TEKS YANG DIBERIKAN:
↓

Ensefalitis herpes simplek (EHS) disebabkan oleh virus herpes simpleks dan merupakan ensefalitis yang tersering menimbulkan kematian. Angka kematian 70% dan hanya 2,5% pasien kembali normal bila tidak diobati. EHS mendapat perhatian khusus karena dapat diobati, keberhasilan pengobatan ensefalitis herpes simpleks tergantung pada diagnosis dini dan waktu memulai pengobatan. Virus herpes simpleks tipe 1 umumnya ditemukan pada anak, sedangkan tipe 2 banyak ditemukan pada neonatus.

Diagnosis Anamnesis

Ensefalitis herpes simplek dapat bersifat akut atau subakut. - Fase prodromal menyerupai influensa, kemudian diikuti dengan gambaran khas ensefalitis (demam tinggi, kejang, penurunan kesadaran). - Sakit kepala, mual, muntah, atau perubahan perilaku.

Pemeriksaan fisis

Kesadaran menurun berupa sopor-koma sampai koma (40% kasus) dan gejala peningkatan tekanan intrakranial. Hampir 80% memperlihatkan gejala neurologis fokal berupa hemiparesis, paresis nervus kranialis, kehilangan lapangan penglihatan, afasia, dan kejang fokal. Gejala serebral lain dapat beraneka ragam, seperti kelumpuhan tipe upper motor neuron (spastis, hiperrefleks, refleks patologis, dan klonus).

Pemeriksaan penunjang

- Gambaran darah tepi tidak spesifik - Pemeriksaan cairan serebrospinal memperlihatkan jumlah sel meningkat (90%) yang berkisar antara 10-1000 sel/mm3 dengan predominan limfosit. Pada 50% kasus dapat ditemukan sel darah merah. Protein meningkat sedikit sampai 100 mg/dl sedangkan glukosa normal. - Elektroensefalografi (EEG) dapat memperlihatkan gambaran yang khas, yaitu periodic lateralizing epileptiform discharge atau perlambatan fokal di area temporal atau frontotemporal. Sering juga EEG memperlihatkan gambaran perlambatan umum yang tidak spesifik.

↑

TUGAS YANG DIKERJAKAN:
A – Tulis ulang tanpa perubahan bagian teks tentang ensefalitis herpes simpleks mulai dari "Ensefalitis herpes simplek (EHS)" sampai dengan "atau perubahan perilaku.".
B – Sambung teks tentang ensefalitis herpes simpleks, mulai tepat setelah kalimat terakhirnya.
Data di bawah ini berasal dari sumber yang berbeda dengan teks.

DATA YANG DIBERIKAN:
↓

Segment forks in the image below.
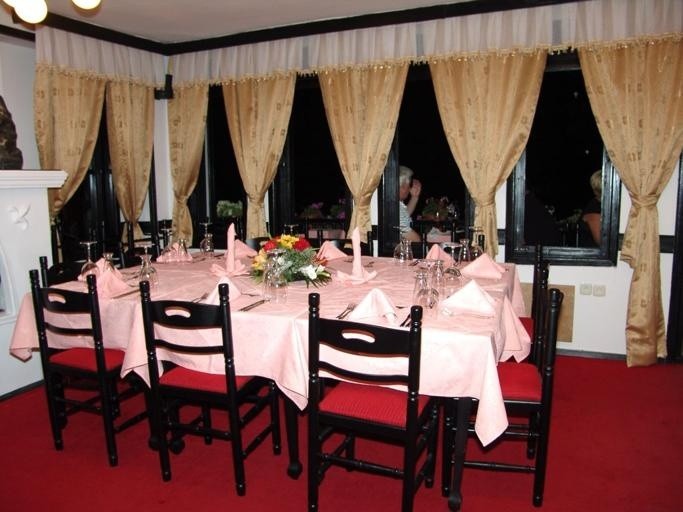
[191,292,210,303]
[333,301,359,321]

↑

JAWABAN PER NOMOR:
A –
Ensefalitis herpes simplek (EHS) disebabkan oleh virus herpes simpleks dan merupakan ensefalitis yang tersering menimbulkan kematian. Angka kematian 70% dan hanya 2,5% pasien kembali normal bila tidak diobati. EHS mendapat perhatian khusus karena dapat diobati, keberhasilan pengobatan ensefalitis herpes simpleks tergantung pada diagnosis dini dan waktu memulai pengobatan. Virus herpes simpleks tipe 1 umumnya ditemukan pada anak, sedangkan tipe 2 banyak ditemukan pada neonatus.

Diagnosis Anamnesis

Ensefalitis herpes simplek dapat bersifat akut atau subakut. - Fase prodromal menyerupai influensa, kemudian diikuti dengan gambaran khas ensefalitis (demam tinggi, kejang, penurunan kesadaran). - Sakit kepala, mual, muntah, atau perubahan perilaku.

B –
70 Ensefalitis Herpes Simpleks

- Computed tomography (CT-Scan) kepala tetap normal dalam tiga hari pertama setelah timbulnya gejala neurologi, kemudian lesi hipodens muncul di regio frontotemporal. - T2- weight magnetic resonance imaging (MRI) dapat memperlihatkan lesi hiperdens di regio temporal paling cepat dua hari setelah munculnya gejala. Dapat pula memperlihatkan peningkatan intensitas signal pada daerah korteks dan substansia alba pada daerah temporal dan lobus frontalis inferior. - Polymerase chain reaction (PCR) likuor dapat mendeteksi titer antibodi virus herpes simpleks (VHS) dengan cepat. PCR menjadi positif segera setelah timbulnya gejala dan pada sebagian besar kasus tetap positif selama 2 minggu atau lebih. - Pemeriksaan titer serum darah terhadap IgG - IgM HSV-1 dan HSV-2 dapat menunjang diagnosis walaupun tidak dapat menyingkirkan diagnosis pasti.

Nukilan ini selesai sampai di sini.